Problem:
Reproduce nothing but the closing run of lines: the line with "genus: Aepyceros" and each line that follows it to the end of the data.

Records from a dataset
___
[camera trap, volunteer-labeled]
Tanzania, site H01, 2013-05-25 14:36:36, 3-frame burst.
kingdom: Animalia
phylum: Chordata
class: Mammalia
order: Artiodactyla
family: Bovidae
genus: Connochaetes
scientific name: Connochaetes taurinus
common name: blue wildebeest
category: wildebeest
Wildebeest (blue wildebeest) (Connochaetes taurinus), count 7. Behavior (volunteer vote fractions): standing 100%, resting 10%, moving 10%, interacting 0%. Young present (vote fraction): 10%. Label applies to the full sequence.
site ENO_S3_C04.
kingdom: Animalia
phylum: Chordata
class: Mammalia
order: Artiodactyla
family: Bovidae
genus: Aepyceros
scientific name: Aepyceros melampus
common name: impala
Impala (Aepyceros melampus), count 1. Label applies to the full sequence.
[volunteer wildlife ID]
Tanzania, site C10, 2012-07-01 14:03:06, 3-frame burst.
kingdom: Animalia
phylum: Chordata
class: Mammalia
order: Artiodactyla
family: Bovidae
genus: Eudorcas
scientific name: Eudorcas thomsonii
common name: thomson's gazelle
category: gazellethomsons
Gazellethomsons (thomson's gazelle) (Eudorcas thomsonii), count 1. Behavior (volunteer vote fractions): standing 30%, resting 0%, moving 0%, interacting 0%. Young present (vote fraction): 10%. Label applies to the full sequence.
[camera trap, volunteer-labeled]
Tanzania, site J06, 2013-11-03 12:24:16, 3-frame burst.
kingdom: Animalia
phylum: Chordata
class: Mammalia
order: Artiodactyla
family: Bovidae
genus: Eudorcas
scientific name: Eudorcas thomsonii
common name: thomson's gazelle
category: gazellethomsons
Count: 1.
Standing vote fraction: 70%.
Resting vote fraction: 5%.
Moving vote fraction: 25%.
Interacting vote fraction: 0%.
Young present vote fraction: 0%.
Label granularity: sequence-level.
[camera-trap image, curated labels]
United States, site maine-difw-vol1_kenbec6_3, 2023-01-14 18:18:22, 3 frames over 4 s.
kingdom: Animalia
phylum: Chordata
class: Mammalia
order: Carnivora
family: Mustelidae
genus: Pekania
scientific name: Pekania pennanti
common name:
___
Task response:
genus: Aepyceros
scientific name: Aepyceros melampus
common name: impala
Impala (Aepyceros melampus), count 1. Label applies to the full sequence.
[volunteer wildlife ID]
Tanzania, site C10, 2012-07-01 14:03:06, 3-frame burst.
kingdom: Animalia
phylum: Chordata
class: Mammalia
order: Artiodactyla
family: Bovidae
genus: Eudorcas
scientific name: Eudorcas thomsonii
common name: thomson's gazelle
category: gazellethomsons
Gazellethomsons (thomson's gazelle) (Eudorcas thomsonii), count 1. Behavior (volunteer vote fractions): standing 30%, resting 0%, moving 0%, interacting 0%. Young present (vote fraction): 10%. Label applies to the full sequence.
[camera trap, volunteer-labeled]
Tanzania, site J06, 2013-11-03 12:24:16, 3-frame burst.
kingdom: Animalia
phylum: Chordata
class: Mammalia
order: Artiodactyla
family: Bovidae
genus: Eudorcas
scientific name: Eudorcas thomsonii
common name: thomson's gazelle
category: gazellethomsons
Count: 1.
Standing vote fraction: 70%.
Resting vote fraction: 5%.
Moving vote fraction: 25%.
Interacting vote fraction: 0%.
Young present vote fraction: 0%.
Label granularity: sequence-level.
[camera-trap image, curated labels]
United States, site maine-difw-vol1_kenbec6_3, 2023-01-14 18:18:22, 3 frames over 4 s.
kingdom: Animalia
phylum: Chordata
class: Mammalia
order: Carnivora
family: Mustelidae
genus: Pekania
scientific name: Pekania pennanti
common name:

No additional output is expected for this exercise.